A conventional pipestill heater is generally constructed in such a manner as shown in FIGS. 6(A) and 6(B). More particularly, the pipestill heater includes a casing 100 made of a steel plate in which a radiation section 101 and a convection section 102 are provided. The radiation section 101 includes a furnace floor 103 constituting a part of a furnace wall, on which a plurality of combustion devices 104 are mounted. Also, the radiation section 101 is provided therein with a heating tube path 105 adapted to be heated by radiative heat transfer from the combustion devices 104. The heating tube path 105 is typically formed of a plurality of vertically extending straight tubes 106 wherein each adjacent two of the tubes 106 are connected at each of upper and lower ends thereof in series to each other by means of a U-shaped tube. The convection section 102 is arranged on a downstream side of a discharge flow path for exhaust gas discharged from the radiation section 101 and provided therein with a preheating tube path 107 connected to the heating tube path 105. Process fluid flowing through the preheating tube path 107 is preheated by exhaust gas of an elevated temperature discharged from the combustion devices before it is fed to the heating tube path 105. The preheating tube path 107 is likewise formed of a plurality of straight tubes wherein each adjacent two of the tubes are connected at each of both ends thereof in series to each other by means of a U-shaped tube. Exhaust gas discharged from the convection section 102 is guided to an intermediate flow path through a gas discharge path 109 provided with an induced draft fan 108. Alternatively, the exhaust gas may be naturally discharged without the induced draft fan 108. The combustion devices 104 each are so constructed that combustion air is fed to a burner 104b through a duct 104a equipped with a flow control damper by means of a forced draft fan. Alternatively, feeding of the combustion air may be carried out by a natural draft action without using the forced draft fan.

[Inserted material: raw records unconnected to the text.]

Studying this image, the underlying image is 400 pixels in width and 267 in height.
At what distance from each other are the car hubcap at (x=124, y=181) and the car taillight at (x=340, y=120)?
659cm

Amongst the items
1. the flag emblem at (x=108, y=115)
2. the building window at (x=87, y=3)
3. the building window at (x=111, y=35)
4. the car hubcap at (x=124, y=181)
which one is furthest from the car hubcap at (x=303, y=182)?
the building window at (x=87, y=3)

Heat efficiency exhibited by the conventional pipestill heater thus constructed is generally limited to a level as low as 60 to 85%. In order to increase the heat efficiency to a level as high as 90% or more, it is required to arrange an oxidizing agent preheating unit for preheating an oxidizing agent such as combustion air or the like. Unfortunately, this not only requires a large space for the arrangement but causes a cost for construction of the preheating unit to be increased to a level as high as that for a heater body. This is likewise true of replacement of the preheating unit deteriorated in performance. Also, it is demanded to install an equipment for pollution prevention attendant on arrangement of the heater. However, any existing pipestill heater generally fails to have a sufficient space which permits such a pollution prevention equipment to be added thereto.